TASK TO CARRY OUT | The answer must be exactly the lines from the one containing "family: Suidae" through the end of the material, with both ends kept and no other lines.
|---|
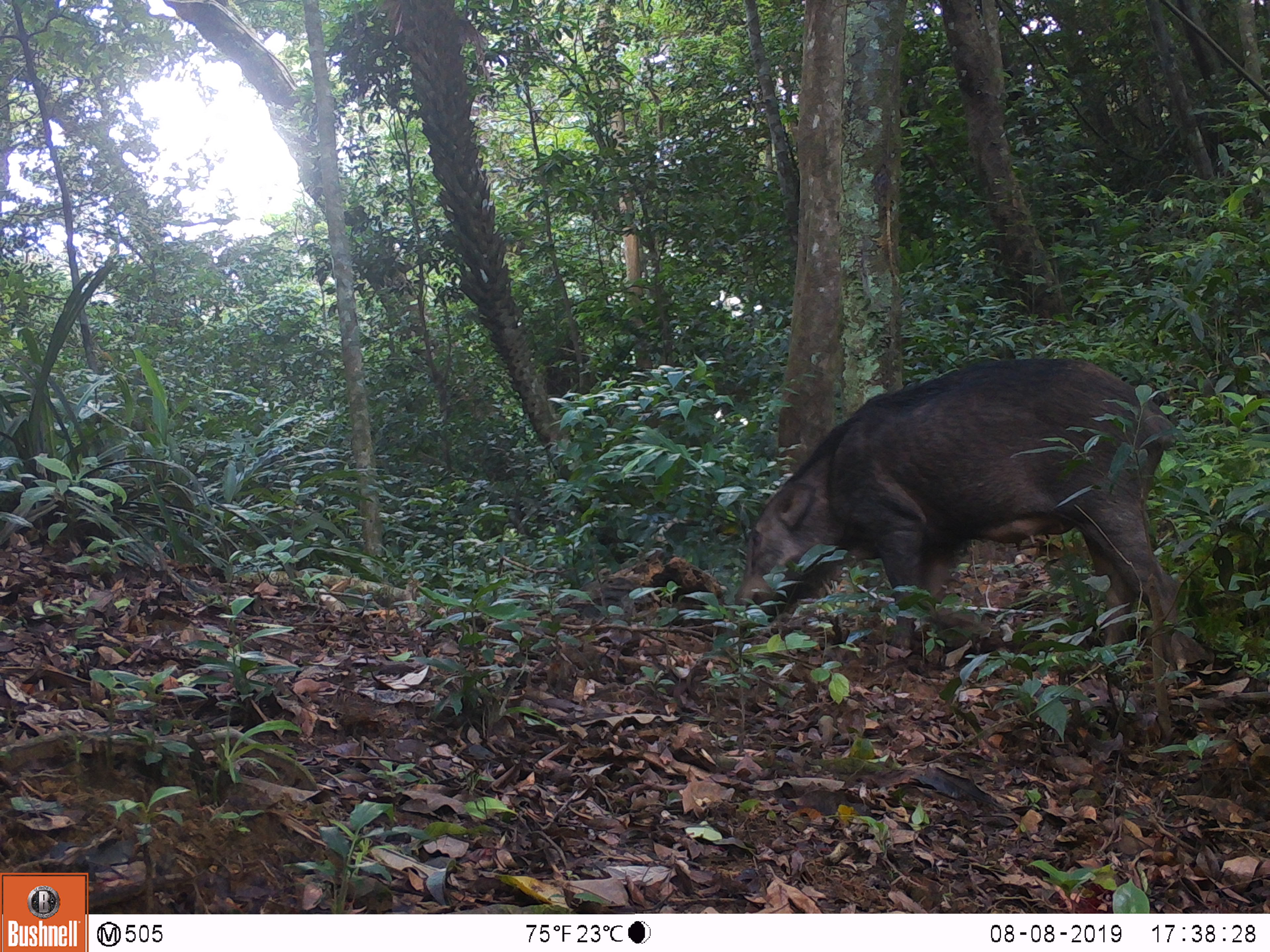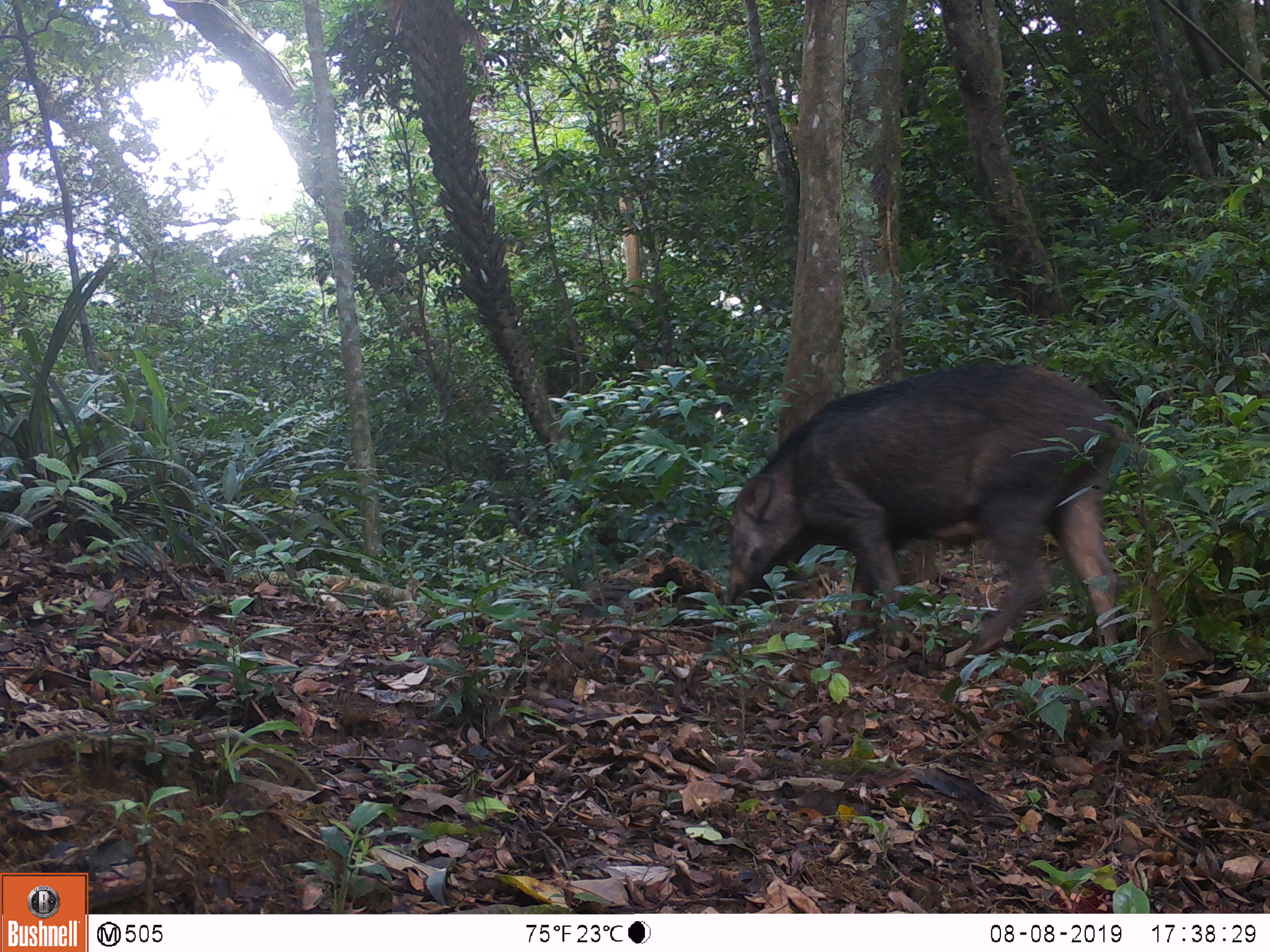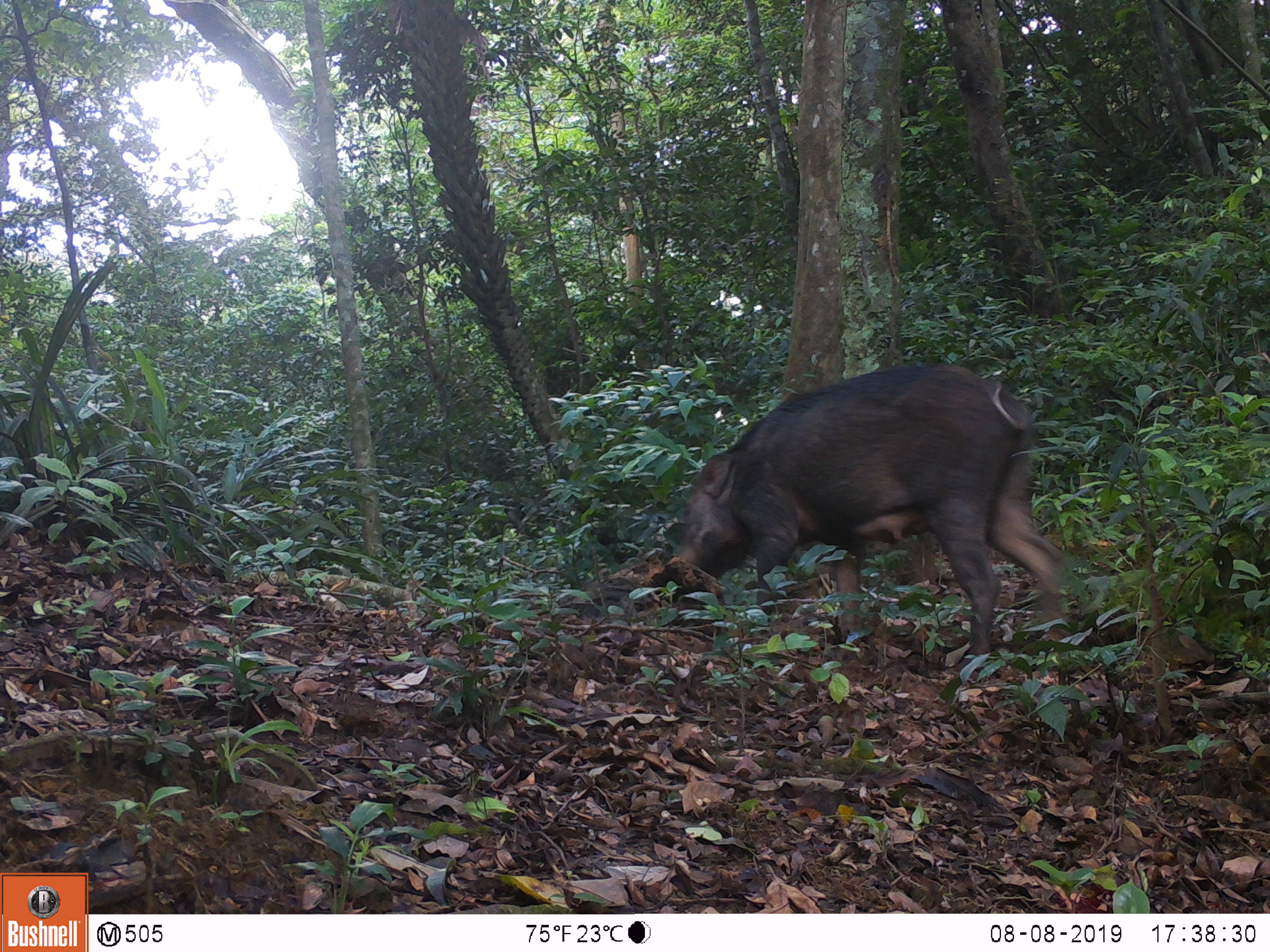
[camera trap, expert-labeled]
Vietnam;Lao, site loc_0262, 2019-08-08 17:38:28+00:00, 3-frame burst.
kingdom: Animalia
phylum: Chordata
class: Mammalia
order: Artiodactyla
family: Suidae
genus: Sus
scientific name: Sus scrofa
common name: eurasian wild pig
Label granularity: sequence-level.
|---|
THE ANSWER |
family: Suidae
genus: Sus
scientific name: Sus scrofa
common name: eurasian wild pig
Label granularity: sequence-level.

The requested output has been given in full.